## BEGIN TASK INPUTS

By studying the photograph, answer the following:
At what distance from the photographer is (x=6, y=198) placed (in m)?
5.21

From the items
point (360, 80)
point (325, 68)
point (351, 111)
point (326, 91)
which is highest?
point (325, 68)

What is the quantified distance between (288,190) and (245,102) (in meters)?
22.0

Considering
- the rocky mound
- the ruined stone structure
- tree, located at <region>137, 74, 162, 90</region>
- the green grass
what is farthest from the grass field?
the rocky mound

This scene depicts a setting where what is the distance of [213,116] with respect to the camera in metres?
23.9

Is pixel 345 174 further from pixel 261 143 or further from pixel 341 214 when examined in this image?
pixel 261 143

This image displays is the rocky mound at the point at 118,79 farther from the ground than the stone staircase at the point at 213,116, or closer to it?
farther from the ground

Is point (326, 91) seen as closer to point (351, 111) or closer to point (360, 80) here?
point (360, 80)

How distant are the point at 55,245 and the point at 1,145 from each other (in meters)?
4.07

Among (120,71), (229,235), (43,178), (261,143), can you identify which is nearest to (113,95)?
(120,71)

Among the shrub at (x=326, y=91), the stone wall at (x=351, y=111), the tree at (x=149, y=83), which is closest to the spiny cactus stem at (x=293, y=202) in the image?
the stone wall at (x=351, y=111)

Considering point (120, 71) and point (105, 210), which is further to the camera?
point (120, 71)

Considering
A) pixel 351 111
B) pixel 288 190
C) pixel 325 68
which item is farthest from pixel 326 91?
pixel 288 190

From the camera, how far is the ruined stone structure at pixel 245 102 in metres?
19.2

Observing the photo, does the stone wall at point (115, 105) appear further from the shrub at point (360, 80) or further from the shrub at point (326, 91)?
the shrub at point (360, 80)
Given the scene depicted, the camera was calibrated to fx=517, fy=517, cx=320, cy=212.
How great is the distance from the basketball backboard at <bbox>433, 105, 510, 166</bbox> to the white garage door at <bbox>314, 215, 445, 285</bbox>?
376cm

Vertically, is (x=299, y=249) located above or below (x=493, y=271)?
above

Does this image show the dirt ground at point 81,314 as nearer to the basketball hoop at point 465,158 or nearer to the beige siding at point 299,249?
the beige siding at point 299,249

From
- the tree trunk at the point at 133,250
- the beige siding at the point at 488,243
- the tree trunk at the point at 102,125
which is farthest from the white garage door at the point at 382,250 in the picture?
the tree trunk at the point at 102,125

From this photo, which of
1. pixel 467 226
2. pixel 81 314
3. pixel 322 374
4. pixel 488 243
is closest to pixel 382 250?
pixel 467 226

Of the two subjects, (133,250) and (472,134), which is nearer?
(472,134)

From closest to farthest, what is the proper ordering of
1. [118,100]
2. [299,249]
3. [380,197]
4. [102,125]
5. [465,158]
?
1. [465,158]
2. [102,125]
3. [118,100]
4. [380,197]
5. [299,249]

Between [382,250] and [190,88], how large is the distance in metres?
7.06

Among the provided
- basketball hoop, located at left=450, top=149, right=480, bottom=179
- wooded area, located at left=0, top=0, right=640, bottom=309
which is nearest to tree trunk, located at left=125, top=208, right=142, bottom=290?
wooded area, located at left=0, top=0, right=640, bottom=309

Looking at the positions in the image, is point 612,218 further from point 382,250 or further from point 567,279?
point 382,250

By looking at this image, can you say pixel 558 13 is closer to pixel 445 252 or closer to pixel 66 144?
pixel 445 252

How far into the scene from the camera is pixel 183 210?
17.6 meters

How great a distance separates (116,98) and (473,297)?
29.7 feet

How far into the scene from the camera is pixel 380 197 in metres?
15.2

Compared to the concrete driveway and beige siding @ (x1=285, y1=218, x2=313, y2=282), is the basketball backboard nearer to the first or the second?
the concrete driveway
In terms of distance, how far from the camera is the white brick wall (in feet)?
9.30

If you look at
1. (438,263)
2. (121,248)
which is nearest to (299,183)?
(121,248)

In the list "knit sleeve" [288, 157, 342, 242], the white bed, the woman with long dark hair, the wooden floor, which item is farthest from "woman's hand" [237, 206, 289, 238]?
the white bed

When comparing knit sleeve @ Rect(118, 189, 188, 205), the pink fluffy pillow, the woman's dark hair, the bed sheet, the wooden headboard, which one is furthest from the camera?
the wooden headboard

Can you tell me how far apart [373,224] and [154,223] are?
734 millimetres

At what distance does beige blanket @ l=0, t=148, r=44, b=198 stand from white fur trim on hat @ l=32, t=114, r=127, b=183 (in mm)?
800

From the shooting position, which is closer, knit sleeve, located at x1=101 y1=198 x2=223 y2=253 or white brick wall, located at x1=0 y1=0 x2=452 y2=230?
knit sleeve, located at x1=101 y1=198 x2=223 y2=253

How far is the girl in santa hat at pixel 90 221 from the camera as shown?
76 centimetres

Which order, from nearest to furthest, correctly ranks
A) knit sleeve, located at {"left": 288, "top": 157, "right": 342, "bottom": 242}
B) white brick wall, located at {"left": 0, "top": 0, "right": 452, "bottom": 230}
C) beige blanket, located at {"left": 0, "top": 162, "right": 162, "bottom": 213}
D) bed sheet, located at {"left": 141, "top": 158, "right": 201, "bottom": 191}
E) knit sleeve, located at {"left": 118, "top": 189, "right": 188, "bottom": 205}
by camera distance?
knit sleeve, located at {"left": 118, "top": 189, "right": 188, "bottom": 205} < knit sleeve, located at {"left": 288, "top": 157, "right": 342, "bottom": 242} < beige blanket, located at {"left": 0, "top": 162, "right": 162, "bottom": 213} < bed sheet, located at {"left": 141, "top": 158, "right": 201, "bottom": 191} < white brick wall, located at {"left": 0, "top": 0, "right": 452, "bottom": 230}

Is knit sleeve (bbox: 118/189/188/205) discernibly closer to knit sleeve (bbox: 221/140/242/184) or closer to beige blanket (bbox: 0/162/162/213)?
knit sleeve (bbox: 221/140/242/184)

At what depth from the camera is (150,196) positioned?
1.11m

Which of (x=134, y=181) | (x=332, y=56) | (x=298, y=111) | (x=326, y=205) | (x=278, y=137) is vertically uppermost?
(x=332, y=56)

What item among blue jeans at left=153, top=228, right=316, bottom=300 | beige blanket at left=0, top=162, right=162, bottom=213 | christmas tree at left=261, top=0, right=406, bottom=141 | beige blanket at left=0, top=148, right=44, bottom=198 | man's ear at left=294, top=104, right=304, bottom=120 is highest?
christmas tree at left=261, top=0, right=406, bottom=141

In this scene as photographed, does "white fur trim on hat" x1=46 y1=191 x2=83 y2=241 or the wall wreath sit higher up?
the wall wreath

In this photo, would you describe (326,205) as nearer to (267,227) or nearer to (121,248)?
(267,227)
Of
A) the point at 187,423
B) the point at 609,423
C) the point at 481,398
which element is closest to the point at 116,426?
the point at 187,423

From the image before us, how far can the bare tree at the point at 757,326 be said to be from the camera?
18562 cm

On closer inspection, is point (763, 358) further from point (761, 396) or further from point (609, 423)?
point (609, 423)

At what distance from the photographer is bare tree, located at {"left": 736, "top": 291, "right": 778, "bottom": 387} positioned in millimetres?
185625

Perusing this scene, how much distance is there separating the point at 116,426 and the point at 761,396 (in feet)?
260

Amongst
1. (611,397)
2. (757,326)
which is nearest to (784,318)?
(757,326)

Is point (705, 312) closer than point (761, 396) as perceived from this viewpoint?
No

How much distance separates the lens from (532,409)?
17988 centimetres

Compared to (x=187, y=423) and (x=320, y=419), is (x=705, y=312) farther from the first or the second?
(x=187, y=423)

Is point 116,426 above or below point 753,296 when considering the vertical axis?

## END TASK INPUTS

**TASK INSTRUCTIONS**. Could you rewrite the entries above, from the line containing "If you look at" through the line containing "76 centimetres", inclusive, with "wooden floor" swapped for "carpeted floor" and everything else left unchanged?

**WRITTEN SOLUTION**.
If you look at
1. (438,263)
2. (121,248)
which is nearest to (299,183)?
(121,248)

In the list "knit sleeve" [288, 157, 342, 242], the white bed, the woman with long dark hair, the carpeted floor, which item is farthest from "woman's hand" [237, 206, 289, 238]?
the white bed

When comparing knit sleeve @ Rect(118, 189, 188, 205), the pink fluffy pillow, the woman's dark hair, the bed sheet, the wooden headboard, which one is furthest from the camera?
the wooden headboard

Can you tell me how far apart [373,224] and [154,223] are?
734 millimetres

At what distance does beige blanket @ l=0, t=148, r=44, b=198 stand from white fur trim on hat @ l=32, t=114, r=127, b=183 (in mm)?
800

From the shooting position, which is closer, knit sleeve, located at x1=101 y1=198 x2=223 y2=253 or white brick wall, located at x1=0 y1=0 x2=452 y2=230?
knit sleeve, located at x1=101 y1=198 x2=223 y2=253

How far is the girl in santa hat at pixel 90 221 from the camera as shown?
76 centimetres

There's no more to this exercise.